With fashion’s democratization and use as a hobby, it opens itself up to rebranding, changing clothing from being functional (aka to not be naked) to present personal commentary. For my purposes, commentary is positive— I wear clothes to show that I like certain things, whether it’s through merch or design details like spearpoint collars. But what about when we want to spin fashion on its head? What if we want a bit of irony and subversion: two very loaded loaded terms are admittedly very confusing (and subjective).

Please remember these are my opinions and are definitely not applicable in every case. I’m just trying to define how I use differentiate these terms for the sake of my blog and podcast.

Irony typically refers to an IFYKYK relationship between the wearer and the viewer of clothing, where the intent is usually the opposite from what you’re presenting. High fashion and designer brands like Balenciaga are typically the poster children of Ironic fashion, as they have been at the forefront of pushing the boundaries of both fashion and anti-fashion with intentionally “ugly” pieces and collaborations with video games and animated shows. It goes against convention, with everything being apart of some sort of “joke” that only a certain crowd will get. Sometimes entire “bad” fits are still “good” simply by the effect of being “bad” and that luxury can be friendly with mainstream pop culture— even if it’s just for the memes.

I’ll admit that I don’t actually mind the confusing nature of ironic fashion. In fact, I appreciate irony/subversion more the deeper I get into describing menswear as an aesthetic hobby instead of a “correct” form of dress. It may not be my thing, but someone else may like it (it’s all a matter of personal taste after all). I also do find humor in absurdity and “intentionally bad things”, which is why I’m a huge fan of Scott Aukerman and Comedy Bang Bang. It definitely involves a bit of exclusivity involved where only the people “who get it, get it”. This feature may even get you to like it even more.

Classic menswear is not immune to irony, though it’s obviously diluted and altered to reference it’s storied past as the lingua franca of clothing. It may not be wholly intentionally “bad” (like a Triple S) or weird (like chainmail tops) but menswear does try. Obviously some lookbooks and shoots do hinge on being “fashiony”. There’s also the whole fake merch trend that is still going on through Drake’s and Rowing Blazers, allowing suited dudes to get their streetwear jimmies off while remaining firmly in #menswear. We can’t forget about terry cloth blazers, fake crests, or a plaid tweed based on an infamous aperitif. There’s definitely a joke and in-crowd involved, though it hinges less on being “bad on purpose” and being more about “soft” irony and self referential humor.

Subversion is slightly different, in that I see it as a vehicle for styling or design choices. It can contribute to irony, but that’s not always the case. There is a whole myriad of things that can be considered subversive: a suit in cotton drill that isn’t a chore coat style, wearing a denim western shirt with a tie, or wearing white socks with loafers…and dress trousers rather than jeans or chinos. Most of these actions act to take down the formal connotations of menswear, which is why subversion (in my eyes) tends to break hierarchical tradition in clothing conventions and punch up instead of just subversion for subversion’s sake.
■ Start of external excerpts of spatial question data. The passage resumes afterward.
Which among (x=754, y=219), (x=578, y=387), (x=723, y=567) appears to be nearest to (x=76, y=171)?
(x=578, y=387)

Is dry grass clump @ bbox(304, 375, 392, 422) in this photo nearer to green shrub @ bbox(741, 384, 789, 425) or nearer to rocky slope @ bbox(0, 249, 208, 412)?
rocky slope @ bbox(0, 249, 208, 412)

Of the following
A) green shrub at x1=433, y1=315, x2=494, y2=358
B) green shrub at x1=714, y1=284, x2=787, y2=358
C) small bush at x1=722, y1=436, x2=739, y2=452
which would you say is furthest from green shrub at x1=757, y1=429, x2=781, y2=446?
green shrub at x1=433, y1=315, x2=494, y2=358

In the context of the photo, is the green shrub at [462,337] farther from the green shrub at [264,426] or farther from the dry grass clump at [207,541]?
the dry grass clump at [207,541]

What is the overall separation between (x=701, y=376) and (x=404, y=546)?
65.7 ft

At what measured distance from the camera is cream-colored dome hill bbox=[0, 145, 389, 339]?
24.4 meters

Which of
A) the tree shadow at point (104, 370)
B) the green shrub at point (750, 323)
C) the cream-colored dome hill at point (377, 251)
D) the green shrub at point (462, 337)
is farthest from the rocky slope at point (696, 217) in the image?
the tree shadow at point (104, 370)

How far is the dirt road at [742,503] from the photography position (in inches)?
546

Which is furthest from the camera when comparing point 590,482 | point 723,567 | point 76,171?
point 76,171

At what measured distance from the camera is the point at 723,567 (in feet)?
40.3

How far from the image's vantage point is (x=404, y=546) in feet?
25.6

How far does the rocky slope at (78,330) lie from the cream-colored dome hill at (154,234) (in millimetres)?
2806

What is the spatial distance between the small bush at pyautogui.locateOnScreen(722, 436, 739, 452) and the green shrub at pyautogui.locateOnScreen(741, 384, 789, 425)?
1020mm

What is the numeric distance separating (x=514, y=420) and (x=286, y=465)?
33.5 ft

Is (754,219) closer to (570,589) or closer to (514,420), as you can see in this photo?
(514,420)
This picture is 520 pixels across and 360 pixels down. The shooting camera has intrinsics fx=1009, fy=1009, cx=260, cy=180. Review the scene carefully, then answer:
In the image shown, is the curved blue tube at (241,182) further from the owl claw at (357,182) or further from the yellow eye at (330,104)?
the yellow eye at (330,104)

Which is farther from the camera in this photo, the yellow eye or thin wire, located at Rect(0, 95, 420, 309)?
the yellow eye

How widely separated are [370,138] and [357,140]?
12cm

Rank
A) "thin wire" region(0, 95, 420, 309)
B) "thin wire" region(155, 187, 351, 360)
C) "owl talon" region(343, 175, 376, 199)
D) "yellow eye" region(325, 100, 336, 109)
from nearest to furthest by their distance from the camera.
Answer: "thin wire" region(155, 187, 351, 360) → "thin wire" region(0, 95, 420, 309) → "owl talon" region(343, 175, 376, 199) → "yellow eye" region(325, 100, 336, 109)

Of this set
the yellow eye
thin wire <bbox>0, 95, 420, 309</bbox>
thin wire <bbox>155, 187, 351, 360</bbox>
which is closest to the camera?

This is why subversive styling is quite common in contemporary classic menswear— it’s a way to keep the genre “fresh”.

Both of these qualities seem to be quite common in our circles as the menswear industry tries to stay relevant (or at least be seen as attractive) to contemporary fashion enthusiasts. But with the current “no-context” conditions and the fact that irony is becoming overplayed even in general fashion, will menswear become just as lost? If anything goes, then everything should go right? What’s to stop us from going overboard with absurdity? Would we not lose what makes menswear, menswear? Won’t irony lose it’s effect the more others become “in the know”? Isn’t subversion lost the more common it is?

One major critique of irony in mainstream fashion is that it becomes a tool in defensive dressing. Ironic outfits are meant to mask your true intentions and only signal to others in the know; it also defends “bad” as “good”, allowing you to [seemingly] get away with anything under that excuse. In other words, “you can’t critique me because I actually don’t really care”. While this can be admired from an artistic perspective (as well as just a thick skin), I find issue with this mainly because I approach menswear with more of a celebratory (read: fanboy) mindset. In other words, I think that you should always wear what you like!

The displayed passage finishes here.